WHAT THE EXERCISE ASKS: Take the line containing "Which looks closer" and every line after it in the data below, and print them exactly as given, with nothing else.

RECORDS TO PROCESS:
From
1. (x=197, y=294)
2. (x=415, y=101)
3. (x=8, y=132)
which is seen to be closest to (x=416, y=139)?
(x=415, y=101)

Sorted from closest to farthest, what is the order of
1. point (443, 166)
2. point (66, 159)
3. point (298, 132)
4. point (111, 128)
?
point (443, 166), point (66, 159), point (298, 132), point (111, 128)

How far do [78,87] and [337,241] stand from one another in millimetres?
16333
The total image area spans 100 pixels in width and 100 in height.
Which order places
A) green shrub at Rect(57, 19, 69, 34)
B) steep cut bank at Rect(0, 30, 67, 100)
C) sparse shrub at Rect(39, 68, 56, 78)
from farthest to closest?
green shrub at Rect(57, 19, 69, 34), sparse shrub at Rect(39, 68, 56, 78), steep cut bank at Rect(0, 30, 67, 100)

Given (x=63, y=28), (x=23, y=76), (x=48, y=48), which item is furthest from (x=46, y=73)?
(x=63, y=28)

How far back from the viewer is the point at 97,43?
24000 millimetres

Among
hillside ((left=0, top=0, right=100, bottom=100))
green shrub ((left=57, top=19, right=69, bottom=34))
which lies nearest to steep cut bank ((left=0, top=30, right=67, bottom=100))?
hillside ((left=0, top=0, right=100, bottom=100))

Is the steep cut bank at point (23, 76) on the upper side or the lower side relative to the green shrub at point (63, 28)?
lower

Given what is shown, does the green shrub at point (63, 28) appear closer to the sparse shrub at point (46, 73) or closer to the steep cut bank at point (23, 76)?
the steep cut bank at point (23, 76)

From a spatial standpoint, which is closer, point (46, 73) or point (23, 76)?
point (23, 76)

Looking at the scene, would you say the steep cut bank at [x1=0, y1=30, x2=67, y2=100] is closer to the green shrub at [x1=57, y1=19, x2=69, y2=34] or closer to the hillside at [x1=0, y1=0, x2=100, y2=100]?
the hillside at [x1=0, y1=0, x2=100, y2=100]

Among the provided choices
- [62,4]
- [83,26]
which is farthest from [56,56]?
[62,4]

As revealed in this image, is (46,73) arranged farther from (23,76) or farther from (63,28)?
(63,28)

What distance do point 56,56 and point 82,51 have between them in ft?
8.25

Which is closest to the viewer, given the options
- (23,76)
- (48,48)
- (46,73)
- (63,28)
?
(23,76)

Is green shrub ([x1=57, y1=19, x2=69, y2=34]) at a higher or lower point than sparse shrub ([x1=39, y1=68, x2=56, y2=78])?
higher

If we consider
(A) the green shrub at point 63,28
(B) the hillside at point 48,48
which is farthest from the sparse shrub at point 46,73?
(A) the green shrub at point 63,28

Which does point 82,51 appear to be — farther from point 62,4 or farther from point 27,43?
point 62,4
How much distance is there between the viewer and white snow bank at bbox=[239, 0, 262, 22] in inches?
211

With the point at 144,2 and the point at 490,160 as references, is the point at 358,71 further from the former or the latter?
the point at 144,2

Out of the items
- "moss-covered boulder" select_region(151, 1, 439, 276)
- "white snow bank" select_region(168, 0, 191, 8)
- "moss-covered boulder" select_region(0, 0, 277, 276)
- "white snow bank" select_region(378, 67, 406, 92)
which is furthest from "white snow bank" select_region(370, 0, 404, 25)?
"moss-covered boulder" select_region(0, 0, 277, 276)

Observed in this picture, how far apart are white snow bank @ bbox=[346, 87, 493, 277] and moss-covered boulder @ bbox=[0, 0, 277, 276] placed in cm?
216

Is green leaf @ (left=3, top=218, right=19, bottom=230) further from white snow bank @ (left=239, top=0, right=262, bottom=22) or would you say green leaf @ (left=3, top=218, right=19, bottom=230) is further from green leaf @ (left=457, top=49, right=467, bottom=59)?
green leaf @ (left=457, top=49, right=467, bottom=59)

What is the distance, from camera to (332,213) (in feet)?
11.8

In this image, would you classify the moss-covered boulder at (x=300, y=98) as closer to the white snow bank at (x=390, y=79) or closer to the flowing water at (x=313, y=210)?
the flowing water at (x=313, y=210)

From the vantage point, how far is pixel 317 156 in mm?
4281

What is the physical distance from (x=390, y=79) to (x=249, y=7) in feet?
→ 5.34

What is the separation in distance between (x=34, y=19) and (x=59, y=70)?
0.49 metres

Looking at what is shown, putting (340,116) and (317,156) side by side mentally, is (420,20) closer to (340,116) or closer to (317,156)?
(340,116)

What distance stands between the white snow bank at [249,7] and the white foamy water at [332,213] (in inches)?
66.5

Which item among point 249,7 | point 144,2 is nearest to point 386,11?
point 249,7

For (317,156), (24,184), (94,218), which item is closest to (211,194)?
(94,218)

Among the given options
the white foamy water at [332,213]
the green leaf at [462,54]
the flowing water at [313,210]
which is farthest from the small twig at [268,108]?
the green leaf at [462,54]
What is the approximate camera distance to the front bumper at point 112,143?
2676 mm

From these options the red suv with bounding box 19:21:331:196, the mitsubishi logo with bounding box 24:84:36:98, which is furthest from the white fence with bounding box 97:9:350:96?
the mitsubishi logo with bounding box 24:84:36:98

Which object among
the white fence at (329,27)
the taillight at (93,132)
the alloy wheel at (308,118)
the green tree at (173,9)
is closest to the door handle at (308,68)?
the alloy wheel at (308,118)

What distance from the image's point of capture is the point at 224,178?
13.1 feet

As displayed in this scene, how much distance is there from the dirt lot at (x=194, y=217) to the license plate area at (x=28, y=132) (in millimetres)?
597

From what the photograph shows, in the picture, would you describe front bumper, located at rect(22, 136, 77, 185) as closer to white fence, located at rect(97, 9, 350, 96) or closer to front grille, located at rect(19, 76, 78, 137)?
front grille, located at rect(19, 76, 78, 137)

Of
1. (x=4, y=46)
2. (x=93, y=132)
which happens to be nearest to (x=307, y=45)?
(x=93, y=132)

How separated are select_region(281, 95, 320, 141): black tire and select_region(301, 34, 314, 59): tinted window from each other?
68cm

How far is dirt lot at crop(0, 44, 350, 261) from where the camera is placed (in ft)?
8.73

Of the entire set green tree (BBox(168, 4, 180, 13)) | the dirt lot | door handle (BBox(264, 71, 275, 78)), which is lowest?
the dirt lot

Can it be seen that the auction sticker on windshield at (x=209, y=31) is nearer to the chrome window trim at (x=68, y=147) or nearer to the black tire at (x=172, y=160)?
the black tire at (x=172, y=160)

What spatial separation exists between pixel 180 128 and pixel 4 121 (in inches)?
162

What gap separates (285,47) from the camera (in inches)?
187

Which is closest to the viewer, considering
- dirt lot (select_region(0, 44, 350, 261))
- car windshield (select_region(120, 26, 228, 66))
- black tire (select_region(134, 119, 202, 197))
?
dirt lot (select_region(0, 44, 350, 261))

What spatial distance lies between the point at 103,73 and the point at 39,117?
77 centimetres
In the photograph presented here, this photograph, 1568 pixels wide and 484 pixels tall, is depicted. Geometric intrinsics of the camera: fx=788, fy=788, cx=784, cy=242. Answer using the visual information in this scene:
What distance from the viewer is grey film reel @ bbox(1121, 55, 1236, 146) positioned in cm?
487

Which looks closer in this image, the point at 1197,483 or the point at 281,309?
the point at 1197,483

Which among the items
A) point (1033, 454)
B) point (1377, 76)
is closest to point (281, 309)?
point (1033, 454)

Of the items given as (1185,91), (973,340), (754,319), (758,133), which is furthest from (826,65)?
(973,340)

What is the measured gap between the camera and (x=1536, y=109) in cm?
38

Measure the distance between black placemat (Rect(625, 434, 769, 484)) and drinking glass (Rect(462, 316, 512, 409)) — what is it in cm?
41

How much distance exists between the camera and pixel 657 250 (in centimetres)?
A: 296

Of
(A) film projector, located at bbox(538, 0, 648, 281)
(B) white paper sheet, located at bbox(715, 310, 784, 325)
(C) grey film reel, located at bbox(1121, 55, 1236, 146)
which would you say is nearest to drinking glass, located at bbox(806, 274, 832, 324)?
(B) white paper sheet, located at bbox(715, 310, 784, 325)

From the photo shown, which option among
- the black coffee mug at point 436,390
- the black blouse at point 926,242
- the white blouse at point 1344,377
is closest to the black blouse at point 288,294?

TASK SOLUTION:
Which looks closer in this image, the point at 1197,483 or the point at 281,309?
the point at 1197,483

Which among the items
A) point (1033, 454)
B) point (1377, 76)
is closest to point (281, 309)?
point (1033, 454)

Of the items given as (1185,91), (973,340), (754,319), (758,133), which is furthest from (826,65)?
(973,340)

What is the measured gap between the camera and (x=1536, y=109) in cm?
38

Measure the distance between black placemat (Rect(625, 434, 769, 484)) and drinking glass (Rect(462, 316, 512, 409)) — what is it in cm?
41

How much distance exists between the camera and pixel 657 250 (in centimetres)?
A: 296

Of
(A) film projector, located at bbox(538, 0, 648, 281)
(B) white paper sheet, located at bbox(715, 310, 784, 325)
(C) grey film reel, located at bbox(1121, 55, 1236, 146)
which would you say is nearest to drinking glass, located at bbox(806, 274, 832, 324)?
(B) white paper sheet, located at bbox(715, 310, 784, 325)

From the photo shown, which option among
- the black coffee mug at point 436,390
- the black blouse at point 926,242
- the white blouse at point 1344,377
is closest to the black blouse at point 288,294?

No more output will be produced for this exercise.